Raw records
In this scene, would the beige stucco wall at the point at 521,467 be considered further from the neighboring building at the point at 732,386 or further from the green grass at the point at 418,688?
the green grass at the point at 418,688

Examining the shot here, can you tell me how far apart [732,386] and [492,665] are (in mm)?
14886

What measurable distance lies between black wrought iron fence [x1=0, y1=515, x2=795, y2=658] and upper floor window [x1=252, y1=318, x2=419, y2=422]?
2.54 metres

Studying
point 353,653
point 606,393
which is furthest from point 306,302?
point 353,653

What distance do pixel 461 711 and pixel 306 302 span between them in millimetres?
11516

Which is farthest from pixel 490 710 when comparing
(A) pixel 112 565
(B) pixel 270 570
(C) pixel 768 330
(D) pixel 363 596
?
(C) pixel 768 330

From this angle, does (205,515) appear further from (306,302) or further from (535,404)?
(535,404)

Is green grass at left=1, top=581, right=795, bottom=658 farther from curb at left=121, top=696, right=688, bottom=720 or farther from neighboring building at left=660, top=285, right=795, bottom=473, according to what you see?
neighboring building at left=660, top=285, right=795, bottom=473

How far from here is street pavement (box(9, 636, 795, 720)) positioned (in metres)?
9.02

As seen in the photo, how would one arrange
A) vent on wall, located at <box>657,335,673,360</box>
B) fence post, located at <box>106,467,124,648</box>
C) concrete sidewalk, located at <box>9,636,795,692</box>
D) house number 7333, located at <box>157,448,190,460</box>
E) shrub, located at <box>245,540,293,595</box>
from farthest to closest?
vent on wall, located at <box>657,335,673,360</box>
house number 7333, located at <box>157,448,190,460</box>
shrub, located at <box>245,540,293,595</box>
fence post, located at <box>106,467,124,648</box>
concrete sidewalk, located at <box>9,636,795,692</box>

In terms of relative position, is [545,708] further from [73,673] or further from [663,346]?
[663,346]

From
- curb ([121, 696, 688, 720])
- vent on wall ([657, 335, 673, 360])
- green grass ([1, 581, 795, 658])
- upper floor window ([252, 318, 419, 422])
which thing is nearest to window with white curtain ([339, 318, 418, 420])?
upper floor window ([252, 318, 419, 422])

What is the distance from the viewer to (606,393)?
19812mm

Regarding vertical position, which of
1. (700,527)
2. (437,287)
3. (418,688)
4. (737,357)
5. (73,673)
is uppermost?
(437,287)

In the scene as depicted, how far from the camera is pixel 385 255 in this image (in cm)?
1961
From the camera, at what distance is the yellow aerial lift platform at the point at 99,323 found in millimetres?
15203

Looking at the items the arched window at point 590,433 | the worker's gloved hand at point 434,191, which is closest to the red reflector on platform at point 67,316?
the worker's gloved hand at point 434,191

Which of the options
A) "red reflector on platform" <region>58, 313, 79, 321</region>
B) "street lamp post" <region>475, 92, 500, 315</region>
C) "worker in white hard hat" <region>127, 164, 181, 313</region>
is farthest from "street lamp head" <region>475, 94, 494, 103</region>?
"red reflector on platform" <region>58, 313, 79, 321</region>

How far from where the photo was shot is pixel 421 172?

▶ **Prompt**: Switch each "curb" in the records above to "roadside edge", and reproduce all the records with nothing else changed.

▶ **Task answer**:
In this scene, would the beige stucco wall at the point at 521,467 be considered further from the neighboring building at the point at 732,386 or further from the green grass at the point at 418,688?
the green grass at the point at 418,688

Examining the shot here, can you tell me how far apart [732,386] and [492,665] are (in mm)?
14886

What measurable distance lies between black wrought iron fence [x1=0, y1=515, x2=795, y2=658] and upper floor window [x1=252, y1=318, x2=419, y2=422]?
2.54 metres

Studying
point 353,653
point 606,393
which is furthest from point 306,302?
point 353,653

What distance do pixel 461 711 and pixel 306 302 span between them in millimetres?
11516

Which is farthest from pixel 490 710 when comparing
(A) pixel 112 565
(B) pixel 270 570
(C) pixel 768 330
(D) pixel 363 596
?
(C) pixel 768 330

From this angle, does (205,515) appear further from (306,302) or further from (535,404)?
(535,404)

Is green grass at left=1, top=581, right=795, bottom=658 farther from roadside edge at left=121, top=696, right=688, bottom=720 or farther from neighboring building at left=660, top=285, right=795, bottom=473, according to what you see?
neighboring building at left=660, top=285, right=795, bottom=473

How far from here is street pavement (box(9, 636, 795, 720)) positioned (in metres)?
9.02

As seen in the photo, how would one arrange
A) vent on wall, located at <box>657,335,673,360</box>
B) fence post, located at <box>106,467,124,648</box>
C) concrete sidewalk, located at <box>9,636,795,692</box>
D) house number 7333, located at <box>157,448,190,460</box>
E) shrub, located at <box>245,540,293,595</box>
from farthest to closest?
vent on wall, located at <box>657,335,673,360</box>
house number 7333, located at <box>157,448,190,460</box>
shrub, located at <box>245,540,293,595</box>
fence post, located at <box>106,467,124,648</box>
concrete sidewalk, located at <box>9,636,795,692</box>

In terms of relative position, is [545,708] further from [73,673] or further from [663,346]?
[663,346]

From
- roadside edge ([121, 696, 688, 720])
- vent on wall ([657, 335, 673, 360])
- green grass ([1, 581, 795, 658])
- upper floor window ([252, 318, 419, 422])
which thing is nearest to window with white curtain ([339, 318, 418, 420])?
upper floor window ([252, 318, 419, 422])

What is the distance from the viewer to (606,393)?
19812mm

Regarding vertical position, which of
1. (700,527)
2. (437,287)
3. (418,688)
4. (737,357)
5. (73,673)
is uppermost?
(437,287)

In the scene as depicted, how far from the camera is pixel 385 255 in this image (in cm)?
1961
From the camera, at what distance is the yellow aerial lift platform at the point at 99,323 found in millimetres?
15203

Looking at the items the arched window at point 590,433 | the worker's gloved hand at point 434,191, which is closest to the red reflector on platform at point 67,316?
the worker's gloved hand at point 434,191

Which of the options
A) "red reflector on platform" <region>58, 313, 79, 321</region>
B) "street lamp post" <region>475, 92, 500, 315</region>
C) "worker in white hard hat" <region>127, 164, 181, 313</region>
is farthest from "street lamp head" <region>475, 94, 494, 103</region>?
"red reflector on platform" <region>58, 313, 79, 321</region>

How far from where the photo was shot is pixel 421 172?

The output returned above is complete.